Although privacy-preserving AI and homomorphic encryption represent some of the most promising innovations in data security, their large-scale adoption is still in a growth phase. This is a rapidly evolving area of research, where technical challenges are gradually being addressed through continuous scientific progress and increasing industry interest.

One of the main difficulties concerns computational complexity. Operating on encrypted data requires more resources and results in higher latency compared to processing data in plain form. However, recent hardware developments and algorithmic optimizations are significantly reducing these times, making increasingly efficient and practical applications possible. Simultaneously, improvements in open-source libraries and specialized frameworks are lowering the entry barrier for researchers and companies interested in these technologies.

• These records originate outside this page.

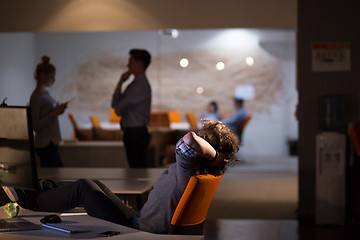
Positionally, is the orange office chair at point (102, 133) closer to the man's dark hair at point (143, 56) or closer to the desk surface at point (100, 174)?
the man's dark hair at point (143, 56)

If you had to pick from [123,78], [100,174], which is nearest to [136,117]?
[123,78]

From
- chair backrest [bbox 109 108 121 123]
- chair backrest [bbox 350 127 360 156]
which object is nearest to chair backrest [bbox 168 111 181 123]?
→ chair backrest [bbox 109 108 121 123]

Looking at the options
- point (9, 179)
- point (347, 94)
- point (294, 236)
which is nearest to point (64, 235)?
point (9, 179)

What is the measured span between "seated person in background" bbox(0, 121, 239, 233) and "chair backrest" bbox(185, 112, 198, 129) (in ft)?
16.4

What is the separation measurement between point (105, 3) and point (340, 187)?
3.42 m

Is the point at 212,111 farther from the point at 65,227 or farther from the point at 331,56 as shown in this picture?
the point at 65,227

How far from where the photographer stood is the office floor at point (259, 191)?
22.8 feet

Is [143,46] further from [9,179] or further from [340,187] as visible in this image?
[9,179]

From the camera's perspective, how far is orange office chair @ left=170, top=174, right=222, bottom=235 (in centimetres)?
288

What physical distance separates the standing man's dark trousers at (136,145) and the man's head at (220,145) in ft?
10.6

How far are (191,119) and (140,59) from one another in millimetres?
1796

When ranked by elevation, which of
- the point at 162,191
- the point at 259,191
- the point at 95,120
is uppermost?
the point at 95,120

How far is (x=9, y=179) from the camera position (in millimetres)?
3014

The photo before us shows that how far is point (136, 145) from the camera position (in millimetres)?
6504
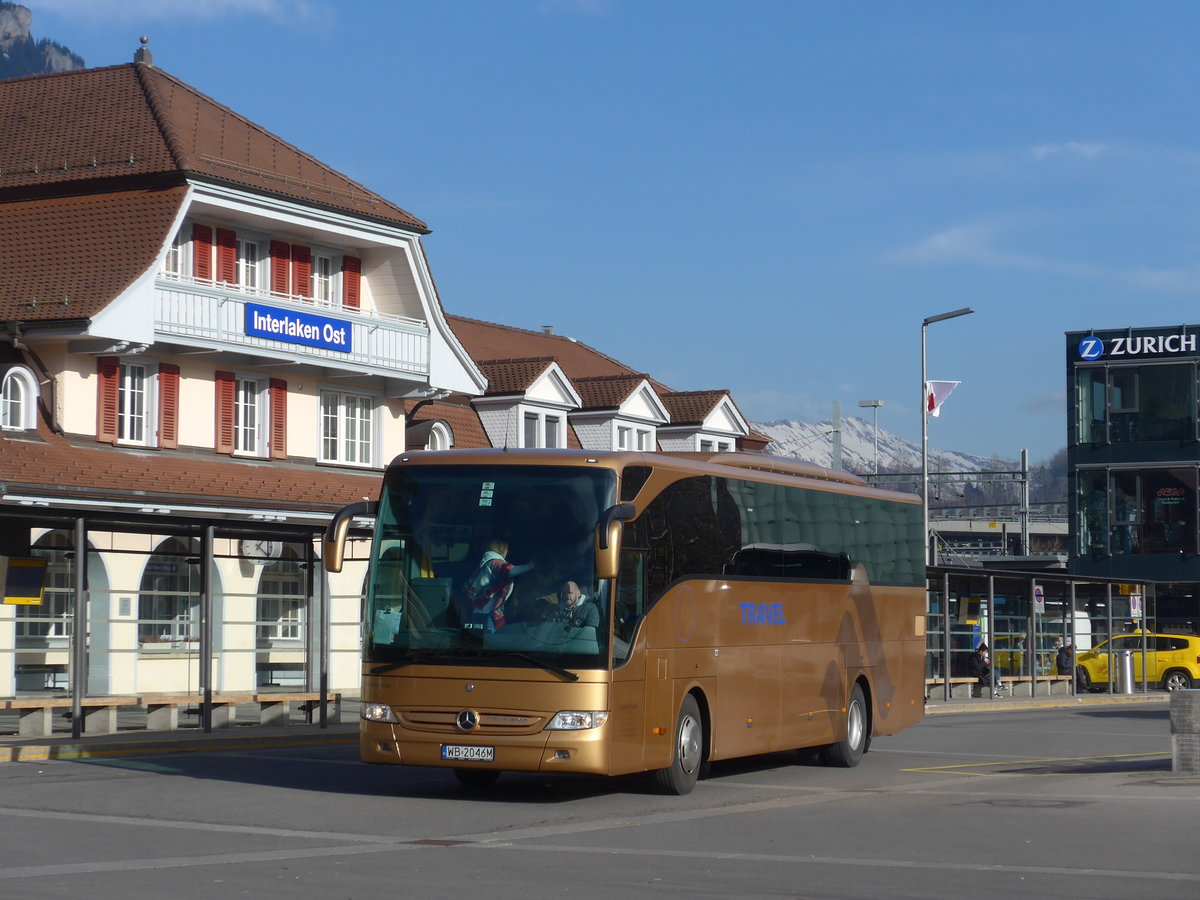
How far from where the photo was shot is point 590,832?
46.0 ft

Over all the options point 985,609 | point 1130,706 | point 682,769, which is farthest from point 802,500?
point 985,609

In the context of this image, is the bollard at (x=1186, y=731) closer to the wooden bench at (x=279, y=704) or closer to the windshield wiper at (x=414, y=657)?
the windshield wiper at (x=414, y=657)

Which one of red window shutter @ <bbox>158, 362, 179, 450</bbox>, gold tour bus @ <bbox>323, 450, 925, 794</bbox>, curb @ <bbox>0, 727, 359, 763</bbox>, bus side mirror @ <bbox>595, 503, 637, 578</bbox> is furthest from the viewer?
red window shutter @ <bbox>158, 362, 179, 450</bbox>

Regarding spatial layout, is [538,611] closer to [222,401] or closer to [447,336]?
[222,401]

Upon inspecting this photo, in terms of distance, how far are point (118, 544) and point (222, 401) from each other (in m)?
4.30

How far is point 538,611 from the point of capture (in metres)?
15.8

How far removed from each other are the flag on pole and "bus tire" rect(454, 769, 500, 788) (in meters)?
32.8

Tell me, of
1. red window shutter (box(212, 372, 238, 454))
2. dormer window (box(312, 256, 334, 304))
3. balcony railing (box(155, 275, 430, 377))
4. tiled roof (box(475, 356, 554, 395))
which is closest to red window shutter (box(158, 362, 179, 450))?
balcony railing (box(155, 275, 430, 377))

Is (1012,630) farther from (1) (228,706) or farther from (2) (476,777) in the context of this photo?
(2) (476,777)

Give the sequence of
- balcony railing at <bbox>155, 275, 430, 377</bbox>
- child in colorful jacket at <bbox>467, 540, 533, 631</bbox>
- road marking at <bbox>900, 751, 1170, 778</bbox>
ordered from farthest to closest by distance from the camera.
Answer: balcony railing at <bbox>155, 275, 430, 377</bbox>, road marking at <bbox>900, 751, 1170, 778</bbox>, child in colorful jacket at <bbox>467, 540, 533, 631</bbox>

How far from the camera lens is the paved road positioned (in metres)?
11.0

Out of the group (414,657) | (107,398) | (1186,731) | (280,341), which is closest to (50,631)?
(107,398)

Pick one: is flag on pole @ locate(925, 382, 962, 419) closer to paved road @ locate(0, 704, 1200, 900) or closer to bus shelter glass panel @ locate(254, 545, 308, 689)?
bus shelter glass panel @ locate(254, 545, 308, 689)

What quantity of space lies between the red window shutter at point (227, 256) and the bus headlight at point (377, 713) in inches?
880
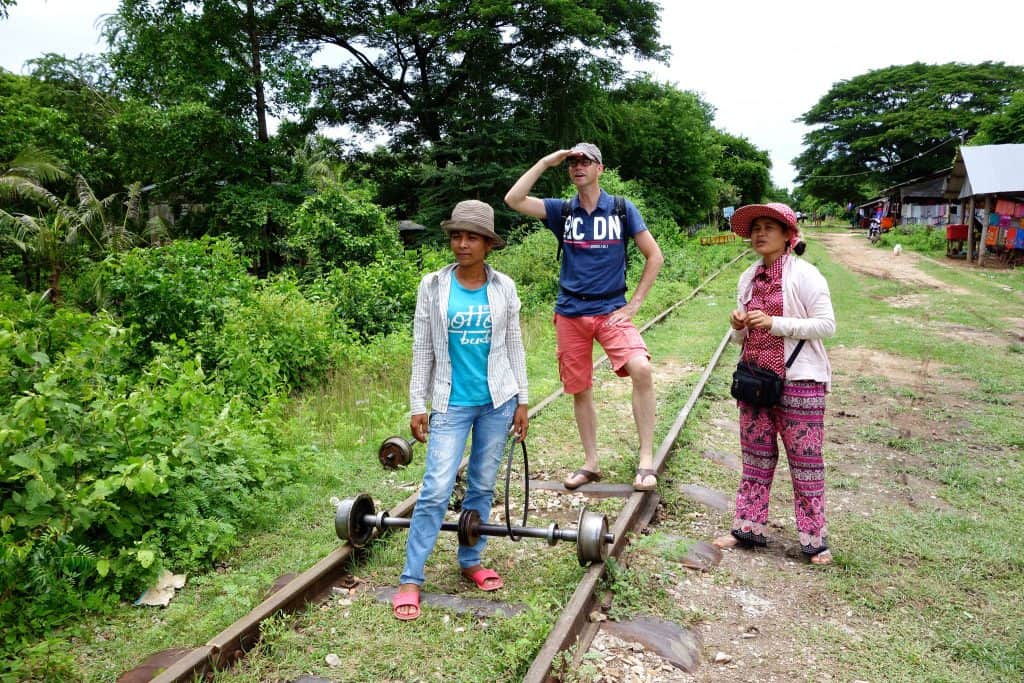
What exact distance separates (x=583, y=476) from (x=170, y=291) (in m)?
6.79

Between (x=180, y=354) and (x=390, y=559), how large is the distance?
16.5 ft

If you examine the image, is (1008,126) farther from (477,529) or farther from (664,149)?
(477,529)

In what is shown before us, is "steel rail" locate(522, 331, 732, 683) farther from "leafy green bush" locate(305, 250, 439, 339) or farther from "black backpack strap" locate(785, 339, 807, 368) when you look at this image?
"leafy green bush" locate(305, 250, 439, 339)

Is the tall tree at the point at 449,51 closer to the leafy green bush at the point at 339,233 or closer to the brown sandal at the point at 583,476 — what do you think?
the leafy green bush at the point at 339,233

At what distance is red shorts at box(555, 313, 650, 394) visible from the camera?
15.7 ft

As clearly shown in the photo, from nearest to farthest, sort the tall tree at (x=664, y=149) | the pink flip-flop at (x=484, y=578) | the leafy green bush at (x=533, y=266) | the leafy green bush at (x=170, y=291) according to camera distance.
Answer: the pink flip-flop at (x=484, y=578)
the leafy green bush at (x=170, y=291)
the leafy green bush at (x=533, y=266)
the tall tree at (x=664, y=149)

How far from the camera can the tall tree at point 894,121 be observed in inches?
2163

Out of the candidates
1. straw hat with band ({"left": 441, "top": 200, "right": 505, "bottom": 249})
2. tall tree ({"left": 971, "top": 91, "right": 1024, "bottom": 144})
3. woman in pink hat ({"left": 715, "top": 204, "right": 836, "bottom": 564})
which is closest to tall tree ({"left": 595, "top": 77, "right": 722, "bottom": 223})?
tall tree ({"left": 971, "top": 91, "right": 1024, "bottom": 144})

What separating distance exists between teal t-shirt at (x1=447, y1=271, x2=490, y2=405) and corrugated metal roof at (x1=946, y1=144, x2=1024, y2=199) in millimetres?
25477

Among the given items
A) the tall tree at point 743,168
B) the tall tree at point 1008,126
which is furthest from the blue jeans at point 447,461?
the tall tree at point 743,168

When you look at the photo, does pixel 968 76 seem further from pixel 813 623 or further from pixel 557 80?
pixel 813 623

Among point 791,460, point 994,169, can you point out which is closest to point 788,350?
point 791,460

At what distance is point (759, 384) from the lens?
3969 mm

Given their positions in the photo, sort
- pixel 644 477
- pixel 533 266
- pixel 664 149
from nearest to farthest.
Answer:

Another key aspect involves aligning technology with regulatory frameworks. For these solutions to be widely adopted, they must be recognized and integrated into existing regulations. Several international initiatives are working in this direction, such as HomomorphicEncryption.org, a consortium of research institutions, universities, and companies aiming to standardize homomorphic encryption, define common guidelines, and promote interoperability. Alongside the efforts of European institutions, these initiatives contribute to a growing openness toward privacy-enhancing technologies, which are increasingly recognized as essential tools for responsible innovation.

Overall, these challenges are tied to technological maturation and are expected to be overcome in the near future. The outlook is extremely positive; the convergence of academic research, industrial investment, and regulatory attention is setting the stage for the widespread adoption of AI systems that are truly secure, transparent, and respectful of privacy.

Dhiria, one of the first organizations worldwide, and the first Italian startup, dedicated to the development of privacy-preserving AI, plays a significant role in the sector. A spin-off of the Politecnico di Milano, Dhiria was created to bring the research results in secure artificial intelligence and advanced cryptography to the market. The company is recognized for the scientific quality of its research, which is published in major international conferences and journals, and for its contribution to the dissemination of privacy-preserving technologies.

Its active participation in the development of this field demonstrates how it is possible to combine the advantages of the cloud with an unprecedented level of data protection, made possible by homomorphic encryption and recent innovations in AI. More than a future vision, this represents a concrete anticipation of the next technological paradigm: artificial intelligence systems designed from the outset to safeguard the privacy of data and users.